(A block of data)
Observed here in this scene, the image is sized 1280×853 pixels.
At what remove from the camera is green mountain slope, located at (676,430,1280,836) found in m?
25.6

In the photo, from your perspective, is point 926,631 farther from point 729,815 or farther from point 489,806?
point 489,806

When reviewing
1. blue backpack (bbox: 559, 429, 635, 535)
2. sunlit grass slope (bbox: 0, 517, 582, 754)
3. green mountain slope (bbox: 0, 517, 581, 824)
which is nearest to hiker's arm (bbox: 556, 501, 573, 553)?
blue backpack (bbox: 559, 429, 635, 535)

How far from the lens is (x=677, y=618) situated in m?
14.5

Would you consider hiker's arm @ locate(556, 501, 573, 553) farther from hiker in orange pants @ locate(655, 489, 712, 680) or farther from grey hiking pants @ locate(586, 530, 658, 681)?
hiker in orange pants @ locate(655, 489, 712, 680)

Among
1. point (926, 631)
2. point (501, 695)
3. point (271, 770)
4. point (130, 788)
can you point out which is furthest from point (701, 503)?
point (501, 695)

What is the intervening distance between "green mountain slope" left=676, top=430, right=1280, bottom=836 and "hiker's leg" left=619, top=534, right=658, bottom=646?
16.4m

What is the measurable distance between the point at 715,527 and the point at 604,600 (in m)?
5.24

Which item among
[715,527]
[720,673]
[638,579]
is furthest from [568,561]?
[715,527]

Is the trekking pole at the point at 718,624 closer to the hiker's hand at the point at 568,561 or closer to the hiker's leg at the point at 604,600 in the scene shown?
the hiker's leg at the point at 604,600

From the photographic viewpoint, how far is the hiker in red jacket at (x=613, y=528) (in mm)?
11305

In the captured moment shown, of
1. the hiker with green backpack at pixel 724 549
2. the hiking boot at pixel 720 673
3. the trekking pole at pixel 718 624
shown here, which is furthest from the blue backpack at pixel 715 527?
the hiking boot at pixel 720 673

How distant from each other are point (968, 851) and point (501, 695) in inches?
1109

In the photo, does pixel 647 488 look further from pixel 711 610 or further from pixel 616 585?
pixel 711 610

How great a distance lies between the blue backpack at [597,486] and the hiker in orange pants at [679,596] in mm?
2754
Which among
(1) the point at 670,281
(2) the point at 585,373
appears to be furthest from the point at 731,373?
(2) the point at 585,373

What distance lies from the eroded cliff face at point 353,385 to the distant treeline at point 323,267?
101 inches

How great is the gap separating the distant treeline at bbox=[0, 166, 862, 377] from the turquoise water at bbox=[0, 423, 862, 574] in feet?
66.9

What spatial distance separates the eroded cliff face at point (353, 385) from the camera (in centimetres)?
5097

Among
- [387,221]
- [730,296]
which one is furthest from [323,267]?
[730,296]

Problem to work on: Reproduce the lines from the one containing "Which among" to the end of the entries, keeping both ends and adding nothing.

Reply to the exercise:
Which among
(1) the point at 670,281
(2) the point at 585,373
appears to be furthest from the point at 731,373?
(2) the point at 585,373

What distance lies from the eroded cliff face at point 353,385 to the distant treeline at point 323,267?
101 inches

How great is the gap separating the distant treeline at bbox=[0, 166, 862, 377] from the turquoise water at bbox=[0, 423, 862, 574] in feet?
66.9

What spatial distance separates the eroded cliff face at point (353, 385) from the camera (in centimetres)?
5097

Among
- [387,221]
- [730,296]
which one is furthest from [323,267]?
[730,296]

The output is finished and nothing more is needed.